One of my other favorites in wonky canoe transportation are the makeshift use of whatever soft material they could find to set on the roof of the car for a true, rolling-hobo look. In the wind flops the corners of a blanket, an old chunk of carpeting from the entryway of their house, a blown- up, 99 cent, blue air mattress with a bright orange sea horse on it, or the cushions from the living room sofa. All this Macguyver/hobo-esque paraphernalia lays across the roof of a rusty 1983 Fiat with a canoe on top, ratcheted down from the bow and stern only. It slides sideways in the rain and wind, nicely polishing the top of said car below. Sometimes, if the wind is just right, the canoe slides completely off the roof and ends up resting on the door handles and side rear view mirror of the car preventing egress from that side of the vehicle. Everybody has to slide over the pile of junk in the middle to get out of the
tin can car. At that point, the canoe has usually added some new color highlights to it’s boring aluminum look on the edges of the gunwales. Ironically, the color looks exactly like the same paint used on the car. Well, cool! Now they match, both in color and degree of beat-up-ness.

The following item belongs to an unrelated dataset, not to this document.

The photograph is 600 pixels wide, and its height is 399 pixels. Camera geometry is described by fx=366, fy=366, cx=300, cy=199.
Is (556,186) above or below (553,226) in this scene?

But, this is not really a discussion about the safety concerning the occupants of the car. The occupants of the bad tie-job will be fine. What happens when an improperly secured canoe lets fly and kills a grandma with the grandkids when it suddenly wraps around her windshield sending her car over the cliff? You know the car will catch fire when it goes airborne and then there is the HUGE, in-flight, explosion. This entire scenario is caused by an improperly tied canoe. I know because I read it on the internet. Jumping cars off of cliffs always results in explosions.
But seriously, where is it written that securing a canoe improperly for years without incident somehow gives one license to continue doing so into the future? I dunno. Hopefully it will never happen, but you could kill somebody when after you are parked, shopping at some store and a miscreant comes by. What if he/she partially saws through that front rope or strap and you aren’t paying enough attention to check it every time before you blast off down the road. The miscreant might find the time-delayed, breaking rope funny, but you will be getting all the blame and at very least, you’ll be trolling your canoe down the road. It’s probably a Wenonah anyway, so no big loss there, but, nonetheless… Regardless of the brand that gets away from your car, you most likely will only need another canoe if you are lucky.
Canoe Straps are cheap, EASY TO USE, ridiculously effective, last a long time and you can dazzle your friends (important to city dwellers) with how fast you can securely tie your canoe to your car. Doing this any other way that does not include these two canoe straps is completely and totally wrong, period. You can argue with me until the cows come home and I will not back down from calling you a rank amateur if you tie your canoes to your roof rack like the pictures above. Just because you have yet to cause an accident does not make your technique correct. Spend a whopping $20 and fix it right – with canoe straps – not big-box retailer ratchet straps – those are junk, but that is another blog post. You don’t want to look like you don’t know beans about anything related to canoeing, or maybe you’re good with that? I dunno.